As the chamber’s lid closes over a protein, areas of electrostatic charge  appear on its inner walls. They attract oppositely charged parts of the tubulin protein strand and essentially tack them to the wall to create the proper shape and configuration for the next step in folding. Meanwhile, TRiC subunit “tails” that dangle from the chamber wall grab the tubulin protein at specific times and places to anchor and stabilize it.

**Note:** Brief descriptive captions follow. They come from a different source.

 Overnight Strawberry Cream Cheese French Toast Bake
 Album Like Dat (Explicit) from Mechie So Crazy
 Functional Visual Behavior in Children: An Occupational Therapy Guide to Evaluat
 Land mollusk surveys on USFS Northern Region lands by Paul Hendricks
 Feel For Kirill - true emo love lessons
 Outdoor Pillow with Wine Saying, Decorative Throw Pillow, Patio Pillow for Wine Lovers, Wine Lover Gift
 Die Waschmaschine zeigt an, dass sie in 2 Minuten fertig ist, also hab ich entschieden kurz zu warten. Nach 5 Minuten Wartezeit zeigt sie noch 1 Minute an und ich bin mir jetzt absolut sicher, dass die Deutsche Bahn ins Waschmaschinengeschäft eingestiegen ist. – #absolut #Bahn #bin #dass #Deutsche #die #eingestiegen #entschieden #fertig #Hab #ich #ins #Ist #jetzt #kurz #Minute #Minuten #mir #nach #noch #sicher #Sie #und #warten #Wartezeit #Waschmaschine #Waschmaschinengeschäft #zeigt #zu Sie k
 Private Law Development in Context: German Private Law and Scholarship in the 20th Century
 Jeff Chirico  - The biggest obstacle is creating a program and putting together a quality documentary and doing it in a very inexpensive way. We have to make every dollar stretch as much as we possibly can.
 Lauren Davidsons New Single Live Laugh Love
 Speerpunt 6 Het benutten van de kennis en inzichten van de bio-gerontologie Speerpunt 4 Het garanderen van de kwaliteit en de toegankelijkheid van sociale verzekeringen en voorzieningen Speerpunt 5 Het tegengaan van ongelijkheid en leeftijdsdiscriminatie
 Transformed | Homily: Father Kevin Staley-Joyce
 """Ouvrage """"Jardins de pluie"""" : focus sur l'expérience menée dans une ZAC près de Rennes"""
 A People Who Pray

To start out, one end of the tubulin strand hooks into a little pocket in the wall. Then the other end attaches at a different spot and folds. Now the end that hooked into the wall folds in a way that brings it right next to the first folded area.

In step three, part of the middle section folds to form the core of the protein, along with pockets where GTP, a molecule that stores and releases energy to power the cell’s work, can plug in.

Finally, the remaining protein section folds. The tubulin molecule is now ready for action. 

“These structural snapshots of intermediate stages in the folding sequence have never been seen before by cryo-electron microscopy,” Frydman said.

 

A powerful blend of techniques

Her team confirmed the folding sequence with a challenging series of biochemical and biophysical tests that required years of work.

Interpreting those results allowed the researchers to build a picture of the tubulin’s changing shape as it folds inside the TRiC chamber, which matched the images generated by cryo-EM.

“It’s very powerful to be able to go back and forth between these techniques, because then you can really know that what you see reflects what’s going on in the cell,” Frydman said.

“Science has surprised us with a really interesting solution that I would not have predicted.”

The study also offers clues to understanding how this folding system evolved in eukaryotic cells, which make up plants, animals and humans, but not in simpler cells like those of bacteria and archaea. As proteins became more and more complex to serve the needs of eukaryotic cells, the researchers suggest, at some point they couldn’t fold into the shapes they needed to carry out more complicated jobs without a little assist. Eukaryotic proteins and their chaperonin chamber likely evolved together, possibly starting with the last common ancestor of all the eukaryotic organisms some 2.7 billion years ago.

Due to the complexity of the analyses and the pandemic interlude, the study went on for so long that many of the people who worked on it have moved on to other jobs. They include postdoctoral researchers Daniel Gestaut and Miranda Collier from Frydman’s group, who carried out the biochemical part of the project and pushed it forward, and Yanyan Zhao, Soung-Hun Roh, Boxue Ma, and Greg Pintilie from Chiu’s group, who performed the cryo-EM analyses. Additional contributors included Junsun Park, a student in Roh’s group, and Alexander Leitner from ETH in Zurich, Switzerland. 

The work was supported by grants to Wah Chiu and Judith Frydman from the NIH and grants to Soung-Hun Roh, who is now an assistant professor at Seoul National University, from the Korean National Research Foundation and Suh Kyungbae Foundation (SUHF).